Cassazione conferma condanne ai Ciontoli per omicidio di Marco Vannini, la pg: “Tutti mentirono”

Cassazione conferma condanne per omicidio di Marco Vannini, la pg accusa la famiglia Ciontoli di aver mentito.

Cassazione conferma condanne ai Ciontoli per omicidio di Marco Vannini, la pg:
Cassazione conferma condanne ai Ciontoli per omicidio di Marco Vannini, la pg: “Tutti…

La Cassazione ha confermato le condanne per omicidio di Marco Vannini, ventenne morto il 17 maggio 2015 a Ladispoli, in casa della fidanzata Martina Ciontoli. La sentenza, emessa dalla Quinta sezione penale, ha accolto le decisioni della seconda sezione della Corte d’Assise di Appello di Roma, che avevano già stabilito le condanne per Antonio Ciontoli e i suoi familiari. La sostituta procuratore generale Olga Mignolo, durante la requisitoria, ha sottolineato che la famiglia Ciontoli avrebbe mentito e tenuto una condotta omissiva e reticente la sera della morte del ragazzo.

La dinamica dell’omicidio e le accuse

Secondo quanto ricostruito in sede processuale, Marco Vannini sarebbe morto a causa di un colpo di pistola esploso da Antonio Ciontoli, padre della fidanzata. Tuttavia, i giudici hanno stabilito che se i soccorsi fossero stati attivati tempestivamente, il ragazzo si sarebbe potuto salvare. La famiglia Ciontoli, dopo il secondo processo d’appello, aveva presentato ricorso e chiesto di annullare le condanne, ma la Cassazione ha respinto la richiesta. L’avvocato difensore, Giandomenico Caiazza, aveva espresso dubbi sulla logica della sentenza, sottolineando l’incoerenza tra un omicidio volontario e l’allerta dei soccorsi.

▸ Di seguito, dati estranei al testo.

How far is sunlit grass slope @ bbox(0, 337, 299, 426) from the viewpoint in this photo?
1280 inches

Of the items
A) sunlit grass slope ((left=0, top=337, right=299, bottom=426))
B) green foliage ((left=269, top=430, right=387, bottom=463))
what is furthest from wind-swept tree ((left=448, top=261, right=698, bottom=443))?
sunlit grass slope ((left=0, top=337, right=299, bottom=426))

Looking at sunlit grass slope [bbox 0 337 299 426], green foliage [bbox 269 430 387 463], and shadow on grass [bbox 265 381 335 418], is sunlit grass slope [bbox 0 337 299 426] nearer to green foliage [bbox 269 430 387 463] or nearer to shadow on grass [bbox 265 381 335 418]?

La posizione della madre e della pg

La madre di Marco, Marina Conte, ha accolto la sentenza tra le lacrime, mentre la sostituta procuratore generale Olga Mignolo ha sottolineato che la famiglia Ciontoli ha mentito e ha tenuto una condotta omissiva. Ai microfoni di Mattino Cinque, Marina ha espresso il suo dolore e la sua speranza di giustizia, affermando che la famiglia Ciontoli “ha sempre mentito e continua a mentire”. La pg ha ribadito che la famiglia ha agito in modo non coerente con le accuse di omicidio.

La sentenza chiude, almeno dal punto di vista giuridico, uno dei casi di cronaca nera più controversi degli ultimi anni. La famiglia Ciontoli, che aveva sempre negato la colpevolezza, è stata condannata per concorso anomalo in omicidio volontario. Antonio Ciontoli è stato condannato a 14 anni di reclusione, mentre la moglie e i figli hanno ricevuto pene inferiori. La madre di Marco, che ha sempre lottato per la verità, ha accolto la sentenza con emozione.

La Cassazione ha confermato le condanne, ritenendo che la famiglia Ciontoli abbia agito in modo non coerente con le accuse di omicidio. La sostituta procuratore generale ha sottolineato che la famiglia ha mentito e ha tenuto una condotta omissiva e reticente. La sentenza ha riconosciuto la gravità dell’omicidio e ha stabilito che la famiglia Ciontoli è responsabile per la morte di Marco Vannini.